▶ [Work item]: Show all lines of the listing that hold the word "site".

▶ [Task data]:
=====
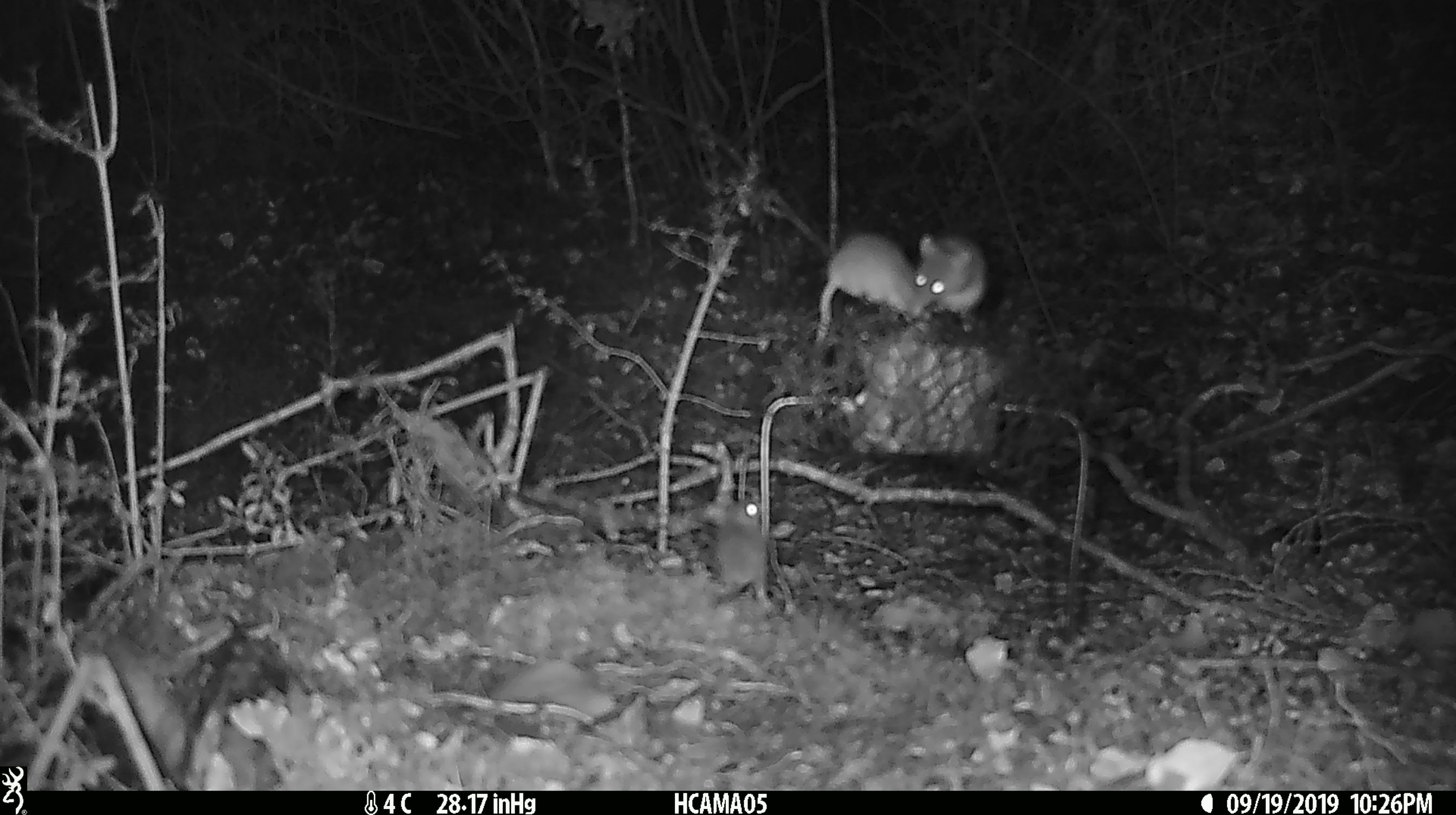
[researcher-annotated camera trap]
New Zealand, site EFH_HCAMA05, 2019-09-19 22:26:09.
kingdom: Animalia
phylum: Chordata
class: Mammalia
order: Rodentia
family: Muridae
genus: Mus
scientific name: Mus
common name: mouse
Mouse (Mus).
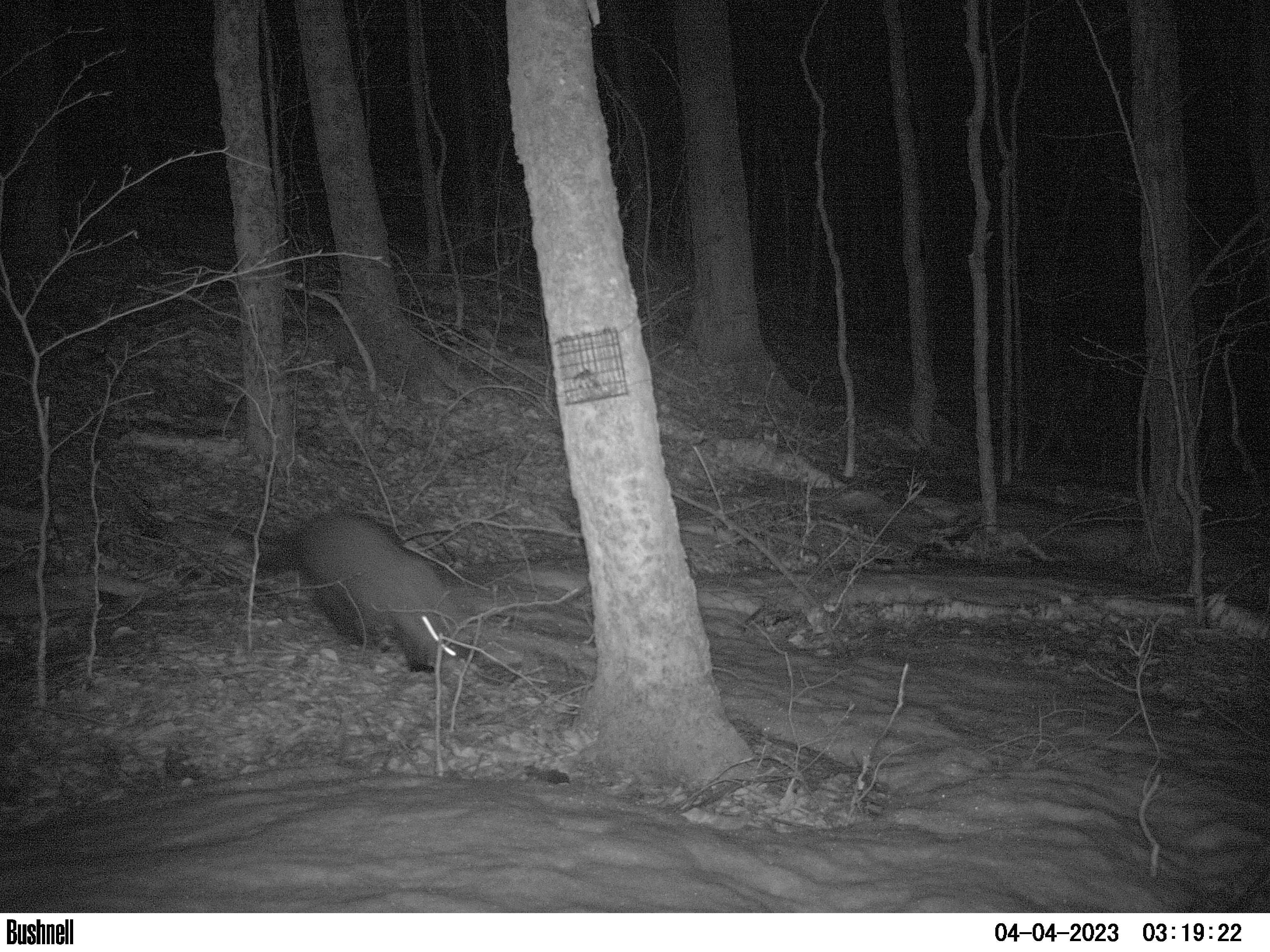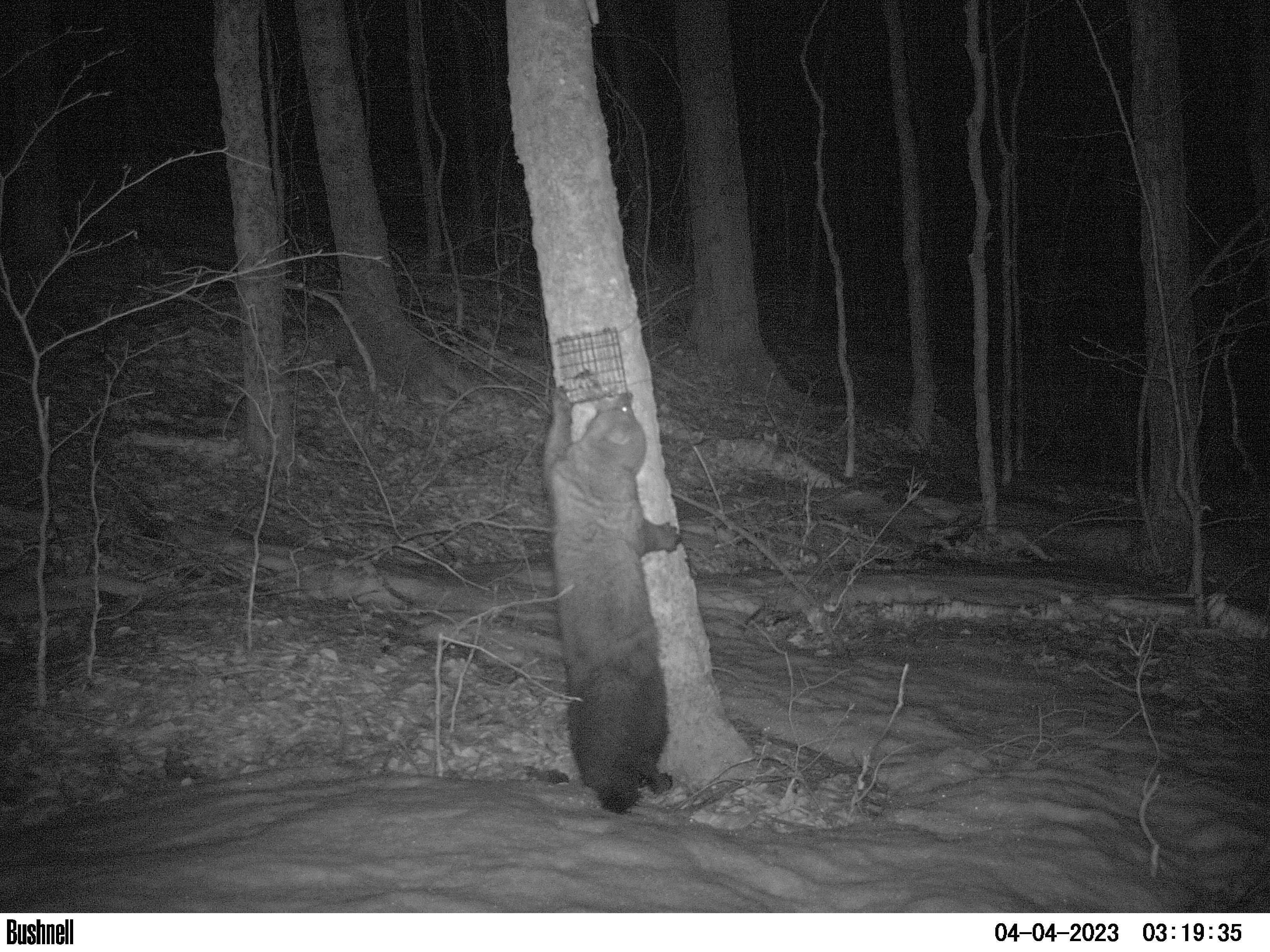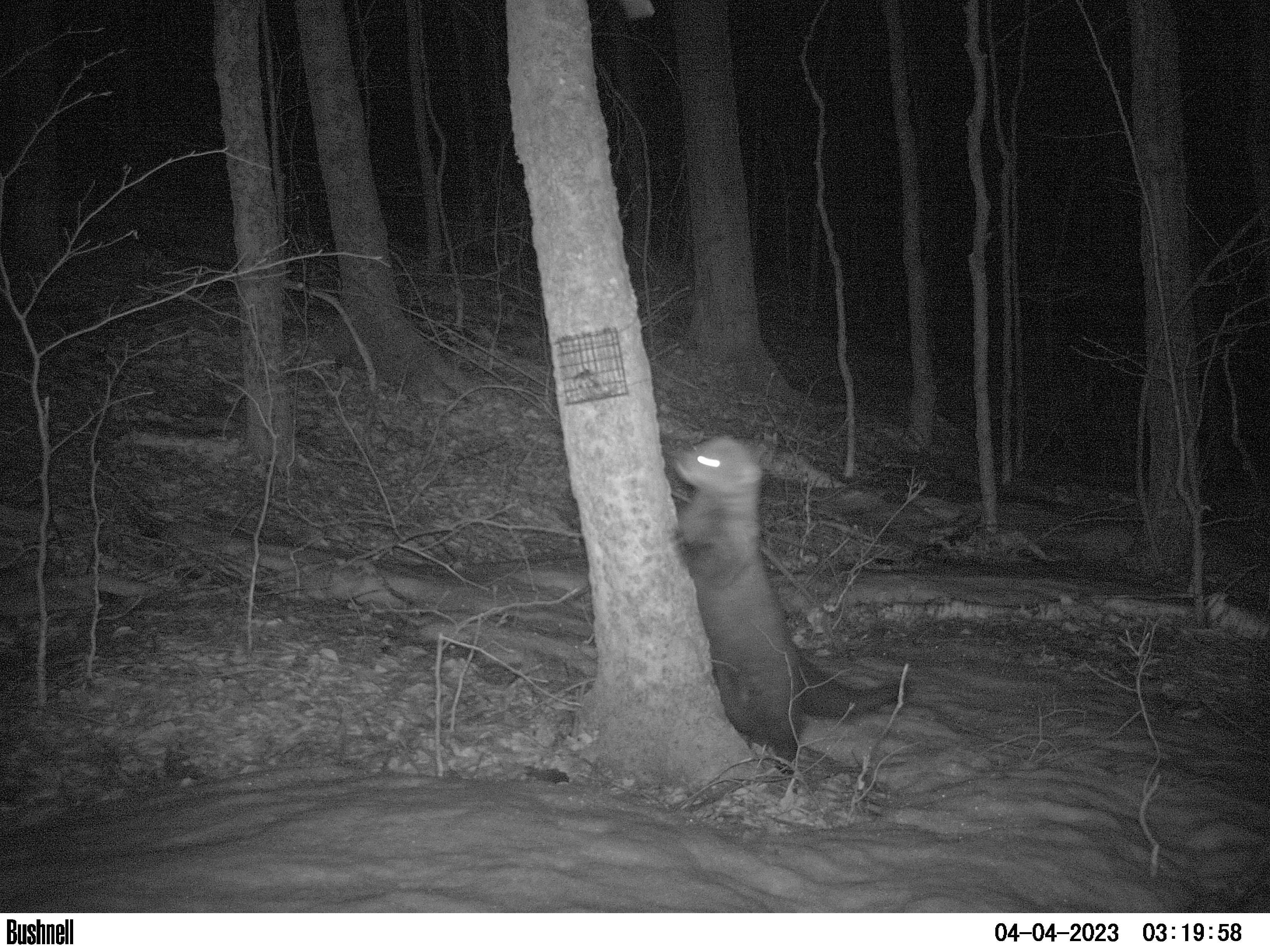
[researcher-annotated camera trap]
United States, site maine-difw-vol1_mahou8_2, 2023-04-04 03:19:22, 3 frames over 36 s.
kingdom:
=====
▶ [Result of the exercise]:
New Zealand, site EFH_HCAMA05, 2019-09-19 22:26:09.
United States, site maine-difw-vol1_mahou8_2, 2023-04-04 03:19:22, 3 frames over 36 s.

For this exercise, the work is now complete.